Yacht Class n°36 (mars-avril-mai 2024)

Sirena Marine

Le constructeur turc Sirena Marine rencontre un succès certain depuis cinq ans et cela devrait perdurer avec ce Sirena 48. Grâce à sa conception sûre et conviviale en extérieur, ses aménagements chaleureux et contemporains, et son aptitude à naviguer en souplesse, il incite à s’échapper pour des découvertes côtières de charme.

Texte : Christophe Varène – Photos : Jeff Brown

En cinq ans, le constructeur turc Sirena Marine, installé à Istanbul, peut s’enorgueillir d’avoir lancé une centaine d’unités dont quelques-unes de 35 à 50 m, coque acier et superstructures aluminium. La gamme de yachts Sirena comprend des modèles allant de 48 à 88 pieds, seul le 58 étant disponible en version Coupé. Le Cannes Yachting Festival 2023 fut donc l’occasion rêvée de découvrir le petit dernier de la famille, le Sirena 48 qui, s’il possède les mêmes concepteurs, Sirena Marine en l’occurrence, pour ses aspects extérieur et intérieur, doit sa carène à un grand nom de l’architecture navale, German Frers, bien que davantage renommé dans l’univers des voiliers. 

Du volume et du dynamisme

La silhouette du Sirena 48 est proche de celles de ses prédécesseurs, avec des lignes contemporaines marquées par la verticalité, depuis l’étrave droite, jusqu’au pare-brise. Pour éviter un effet massif, le bimini du flybridge est soutenu, non pas par des montants latéraux imposants, mais par une seule colonne centrale. Si l’ensemble coque, avec un franc-bord conséquent, et superstructures assume la recherche de volume pour l’habitabilité, l’aspect général est donc harmonieux et plutôt dynamique. Après cette vision extérieur, il est temps d’embarquer par la plate-forme immergeable (parfaite pour y installer l’annexe) et d’emprunter les trois marches qui mènent au cockpit. Ce premier espace extérieur séduit par le sentiment de sécurité qu’il dégage : les deux banquettes en vis-à-vis ferment l’espace sur les côtés et le balcon vitré celui vers la poupe. Dédié à la convivialité, à l’abri de la caquette du flybridge, ce salon, avec table basse pliante, se situe en contact direct avec l’intérieur. De là, des passavants courent vers la poupe où s’étale un immense solarium, avec un large appui-tête. Il est aussi possible de profiter de l’endroit avec la banquette située à l’étrave. Au milieu du passavant tribord, une porte donne directement sur le poste de pilotage intérieur, mais en position ouverte, elle empiète un peu sur ce passage extérieur.

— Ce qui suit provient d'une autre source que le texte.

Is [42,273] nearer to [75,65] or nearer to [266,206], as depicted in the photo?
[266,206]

Un flybridge multifonctions

Grimpons maintenant au flybridge par l’escalier qui, bien que raide, est facile à utiliser grâce à ses mains courantes. Cette grande terrasse possède différents usages. A l’arrière, le coin salon-salle à manger comprend une banquette en U, deux tables pliantes pour faciliter la circulation et un meuble cuisine. Au centre, le poste de pilotage se situe sur bâbord et une banquette sur tribord. Devant le pilote, qui profite d’une parfaite visibilité, l’instrumentation est plus que généreuse et toutes les commandes (volant, manettes, joystick) bien placées. Enfin, sur l’avant et en dehors de la protection du hard-top, un bain de soleil se veut accueillant et sécurisant avec ses dossiers qui l’entourent.

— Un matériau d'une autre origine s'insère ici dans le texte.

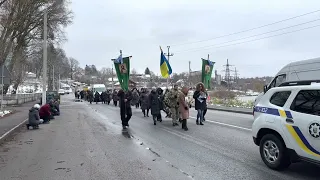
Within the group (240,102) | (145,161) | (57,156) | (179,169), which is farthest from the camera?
(240,102)

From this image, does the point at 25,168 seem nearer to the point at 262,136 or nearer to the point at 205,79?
the point at 262,136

Une cabine armateur pleine d’atouts

Retournons au pont principal, une large porte coulissante donne accès à la partie cuisine, bien placée pour faire la jonction entre l’extérieur et l’intérieur, avec un équipement à faire saliver bien des chefs. Deux marches conduisent au salon inondé de lumière par les hautes baies latérales. En face d’un meuble de rangement, sur tribord, un salon avec confortable banquette et table polyvalente (haute ou basse, ouverte ou pliée) permet de savourer des moments plus cosy. A l’avant, le poste de pilotage est une copie presque identique de celui du flybridge : rien n’y manque et la visibilité y est presque parfaite. Juste à côté, quelques marches mènent aux trois cabines. Le volume de la proue est dévolu à la VIP avec vaste lit double central et agréable éclairage naturel par les baies de coque. Au centre, une cabine plus modeste, mais avec le même niveau de finitions, offre deux lits simples, et un cabinet de toilette sert pour ces deux cabines et les invités de jour. Avec son emplacement idéal au centre du bateau, la cabine armateur ne manque pas d’atouts, à commencer par sa lumière abondante, discrètement assistée par un éclairage indirecte, et sa grande largeur. Ses occupants seront aussi séduits par son bureau, son sofa, son dressing et sa salle d’eau privative. L’ensemble est empreint d’un charme discret et enveloppant.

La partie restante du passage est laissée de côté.